The three fights that could still sink it
Committee approval was not unconditional. Even senators who voted the bill out of committee signalled that their support on the floor is not assured until several issues are resolved. Three fights stand out. The first is stablecoin yield — whether, and how, holders of payment stablecoins can earn interest, a question with large implications for banks and money-market funds. The second is the scope of oversight for decentralised finance (DeFi), where lawmakers disagree over how far registration and compliance obligations should reach into genuinely decentralised protocols. The third, and politically the most charged, is an ethics provision aimed at preventing government officials from personally profiting from the crypto industry they help regulate.
None of these is a technicality.

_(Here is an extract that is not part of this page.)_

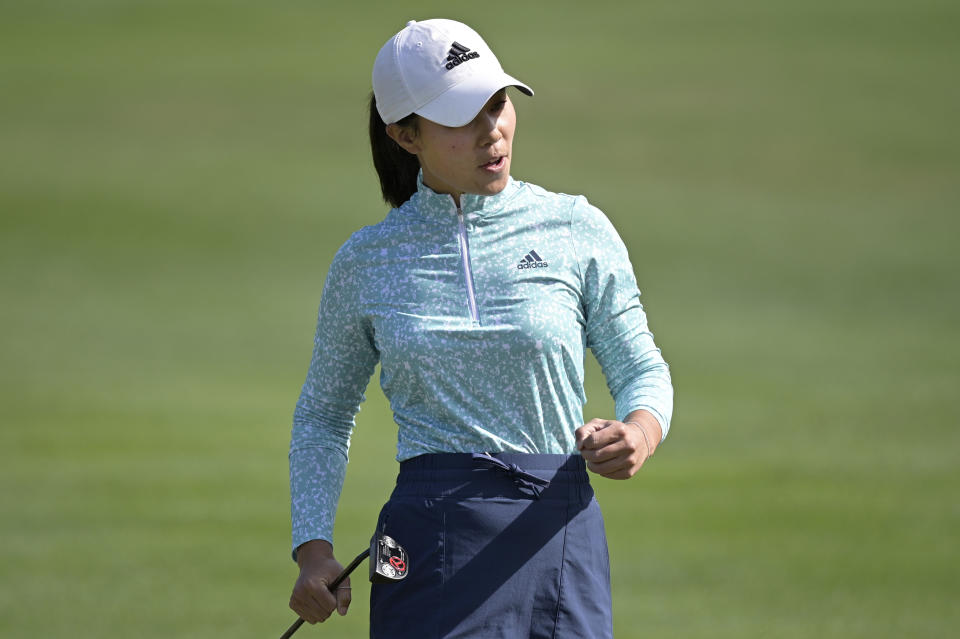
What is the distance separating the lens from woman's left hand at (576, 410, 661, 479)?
7.94 ft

Each touches a powerful constituency, and any one of them could stall the bill or force amendments that unravel the fragile bipartisan coalition that got it through committee.

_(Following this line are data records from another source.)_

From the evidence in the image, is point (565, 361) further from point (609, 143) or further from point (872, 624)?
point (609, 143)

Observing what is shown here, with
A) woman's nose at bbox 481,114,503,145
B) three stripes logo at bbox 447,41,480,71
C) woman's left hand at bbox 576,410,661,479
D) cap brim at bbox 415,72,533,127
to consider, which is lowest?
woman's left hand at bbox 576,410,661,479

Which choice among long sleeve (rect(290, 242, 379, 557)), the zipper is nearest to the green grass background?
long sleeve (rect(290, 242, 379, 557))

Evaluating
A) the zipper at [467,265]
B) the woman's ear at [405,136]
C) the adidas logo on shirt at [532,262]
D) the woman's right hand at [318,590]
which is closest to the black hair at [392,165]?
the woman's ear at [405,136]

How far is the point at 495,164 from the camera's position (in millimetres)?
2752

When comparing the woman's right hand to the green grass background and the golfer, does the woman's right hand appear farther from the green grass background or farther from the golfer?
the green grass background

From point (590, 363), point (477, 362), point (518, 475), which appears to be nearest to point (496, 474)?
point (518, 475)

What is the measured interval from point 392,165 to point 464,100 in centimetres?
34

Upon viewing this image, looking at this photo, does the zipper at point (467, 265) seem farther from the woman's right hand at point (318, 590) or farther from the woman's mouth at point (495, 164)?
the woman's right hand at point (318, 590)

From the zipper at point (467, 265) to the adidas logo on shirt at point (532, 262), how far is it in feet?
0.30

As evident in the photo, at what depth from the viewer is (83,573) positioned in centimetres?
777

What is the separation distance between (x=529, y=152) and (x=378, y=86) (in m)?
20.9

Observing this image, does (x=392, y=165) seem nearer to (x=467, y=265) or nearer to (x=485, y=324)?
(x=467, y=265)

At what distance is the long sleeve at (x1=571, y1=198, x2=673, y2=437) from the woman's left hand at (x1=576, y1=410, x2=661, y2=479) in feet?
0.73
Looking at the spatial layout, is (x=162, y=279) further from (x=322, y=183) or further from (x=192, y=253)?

The path to becoming law — and the clock
Even if the Senate finds the will, the procedural road is long. To become law, the bill must be reconciled with the Senate Agriculture Committee's version (Agriculture shares jurisdiction because of the CFTC's role), survive a 60-vote threshold on the Senate floor rather than a simple majority, be reconciled with the House-passed text in a conference or amendment process, and then be signed by the President. Each of those steps is a place where the bill can die, and the 60-vote threshold in particular means the coalition must attract sustained bipartisan support rather than relying on a single party's majority.
And the calendar is unforgiving. Analysts have noted that only about eight weeks of Senate floor time remain before the chamber breaks for the summer and attention shifts to the politics of the midterm elections — and the CLARITY Act alone could consume as much as a week of that scarce floor time, competing against every other legislative priority. That is the central tension heading into July: the bill has never been closer, yet the window to actually pass it is narrow and closing. For anyone tracking US crypto policy, the next two months are the ones that matter.
What is the CLARITY Act?
The Digital Asset Market Clarity Act (H.R.3633) is a US bill that creates a comprehensive framework for digital assets, dividing them into digital commodities (CFTC-regulated), investment-contract assets (SEC-regulated) and permitted payment stablecoins.

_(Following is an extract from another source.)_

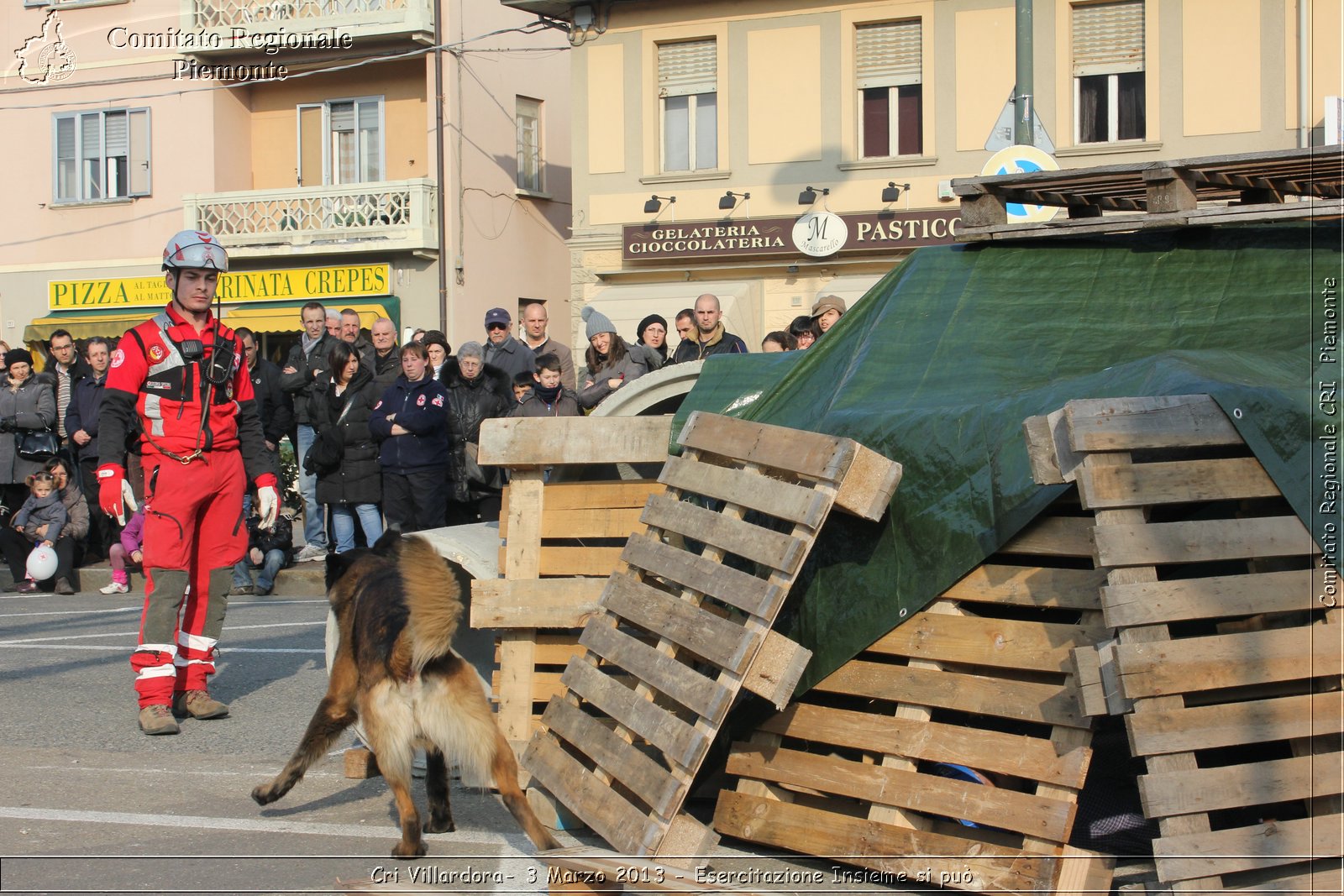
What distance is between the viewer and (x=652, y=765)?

Has the CLARITY Act become law?
Not yet. As of 1 July 2026 it has passed the House (July 2025, 294–134) and cleared the Senate Banking Committee (15–9 on 14 May 2026), and it sits on the Senate calendar, but it has not passed the full Senate or been signed into law.
What is blocking the bill in the Senate?
Three unresolved issues: stablecoin yield rules, the scope of DeFi oversight, and an ethics provision addressing officials profiting from crypto. Limited Senate floor time before the summer recess is an added obstacle.
Which regulator would oversee Bitcoin under the CLARITY Act?
Bitcoin, as a digital commodity, would fall primarily under the CFTC, which would gain exclusive jurisdiction over digital-commodity spot markets, while the SEC retains authority over investment-contract assets.
When could the CLARITY Act pass?
That is uncertain. Roughly eight weeks of Senate floor time remain before the summer break and midterm-election politics, so the coming weeks are decisive. It may pass this session, be delayed, or stall entirely.